Astrolog: Już w najbliższej przyszłości Łukaszenka podzieli los Ceausescu.
Aleksander Łukaszenka wydał na siebie wyrok śmierci, stwierdził astrolog Wład Ross w swoim komentarzu do portalu Gławred.
„Trzeba było się bardzo postarać, żeby nawet Hamas się do Ciebie nie przyznawał! Już w najbliższym czasie Łukaszenka podzieli los Ceausescu, gdyż ma on Marsa w koniunkcji z Saturnem i Księżycem (…) co oznacza, że sprawy na Białorusi zaszły tak daleko, że blisko do zamachu stanu. Człowiek z takim położeniem gwiazd w swoim horoskopie będzie miał duże trudności z utrzymaniem się na stanowisku do końca roku” – powiedział Ross.
Astrolog jest również przekonany, że po porwaniu przez Mińsk samolotu linii Ryanair i aresztowaniu 26-letniego Protasiewicza, nie ma on możliwości przedłużenia sobie życia – podpisał na siebie wyrok śmierci i trudno mu będzie przeżyć bieżący rok.
„Dokonawszy piractwa powietrznega, Łukaszenka upodobnił się do somalijskich piratów, dlatego jego pieśń została już odśpiewana i raczej nie uda mu się nigdzie uciec. To, co mówi horoskop Łukaszenki, jest bardzo podobne do losu Ceausescu” – podkreślił Wład Ross.
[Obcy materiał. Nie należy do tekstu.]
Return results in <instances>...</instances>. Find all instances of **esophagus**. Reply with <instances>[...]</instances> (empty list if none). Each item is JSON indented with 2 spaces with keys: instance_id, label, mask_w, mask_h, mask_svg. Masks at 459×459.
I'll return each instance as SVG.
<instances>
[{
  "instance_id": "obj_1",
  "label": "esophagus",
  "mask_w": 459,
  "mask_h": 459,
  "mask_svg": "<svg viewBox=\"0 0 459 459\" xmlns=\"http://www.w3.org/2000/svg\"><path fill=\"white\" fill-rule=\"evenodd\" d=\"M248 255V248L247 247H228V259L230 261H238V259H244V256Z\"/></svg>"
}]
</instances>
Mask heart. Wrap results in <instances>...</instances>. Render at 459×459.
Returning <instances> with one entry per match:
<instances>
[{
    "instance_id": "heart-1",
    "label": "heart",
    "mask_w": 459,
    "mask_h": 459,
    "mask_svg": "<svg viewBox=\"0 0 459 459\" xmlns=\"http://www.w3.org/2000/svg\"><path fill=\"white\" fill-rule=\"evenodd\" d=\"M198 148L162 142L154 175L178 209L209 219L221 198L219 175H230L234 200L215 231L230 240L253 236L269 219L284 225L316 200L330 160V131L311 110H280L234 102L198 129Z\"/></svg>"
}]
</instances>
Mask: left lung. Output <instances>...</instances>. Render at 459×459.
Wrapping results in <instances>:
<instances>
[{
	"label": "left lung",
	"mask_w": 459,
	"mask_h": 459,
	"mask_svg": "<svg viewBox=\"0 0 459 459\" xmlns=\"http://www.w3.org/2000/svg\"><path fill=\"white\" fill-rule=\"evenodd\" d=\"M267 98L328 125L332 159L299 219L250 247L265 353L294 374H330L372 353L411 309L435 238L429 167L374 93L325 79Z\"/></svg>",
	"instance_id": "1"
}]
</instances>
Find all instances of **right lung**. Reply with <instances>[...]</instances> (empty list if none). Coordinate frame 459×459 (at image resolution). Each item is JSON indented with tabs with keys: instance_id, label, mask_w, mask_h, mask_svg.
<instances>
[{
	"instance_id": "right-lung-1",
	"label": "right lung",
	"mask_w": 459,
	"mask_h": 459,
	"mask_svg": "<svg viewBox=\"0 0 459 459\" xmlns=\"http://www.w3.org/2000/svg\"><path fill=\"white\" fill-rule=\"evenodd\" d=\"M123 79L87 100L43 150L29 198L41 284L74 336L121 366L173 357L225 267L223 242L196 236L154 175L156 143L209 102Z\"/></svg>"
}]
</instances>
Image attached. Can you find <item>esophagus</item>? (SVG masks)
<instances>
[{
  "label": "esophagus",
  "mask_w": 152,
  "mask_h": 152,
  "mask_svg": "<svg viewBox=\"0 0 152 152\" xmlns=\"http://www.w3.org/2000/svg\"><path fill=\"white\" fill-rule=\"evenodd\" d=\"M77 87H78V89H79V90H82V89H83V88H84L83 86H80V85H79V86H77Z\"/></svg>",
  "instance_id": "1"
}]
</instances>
Jego zdaniem, niebezpieczeństwo fizycznej eliminacji dla białoruskiego uzurpatora będzie trwało przez cały rok i pomimo tego, że ma on wysokiej klasy ochronę, nie jest odporny na zdradę, podsumował astrolog.
K24/news.glavred.info/
1 komentarz
qumaty
7 czerwca 2021 o 17:57nie trzeba być astrologiem by takie cuda z koniunkcji Marsa z Saturnem wieszczyć. Dobry analityk starczy. Coś jak nasz Jackowski, którego „jasnowidzenia” są po prostu oparte na dość wnikliwej analizie. Łukaszenka ze zwykłego zamordysty w rok stał się krwawym tyranem. Poziom życia spada, kryzys się rozkręca. Miłosci ludu to raczej nie obudzi. Jak kończą tyrani łatwo z historii wywnioskować. Causescu, Kadafi.. Niektórym się udaje co prawda dotrwać do mniej czy bardziej „naturalnego końca”, ale ich pomniki zwykle lecą tym szybciej, im bardziej byli u siebie „kochani”. Analogia z Causescu jest tu jak najbardziej uprawniona. Jedyne co się nie zgadza, to inne okoliczności zewnętrzne. Putin (bo to on wg mnie baćkę finalnie usunie) raczej tak tego nie skończy, by komuś u siebie przykładu czasem nie dać. Obstawiam poślizgnięcie, udar czy zawał i jego szczerze zbolałą minę na pogrzebie tego drania. Może nawet zgniły zachód o tę zbrodnię oskarży.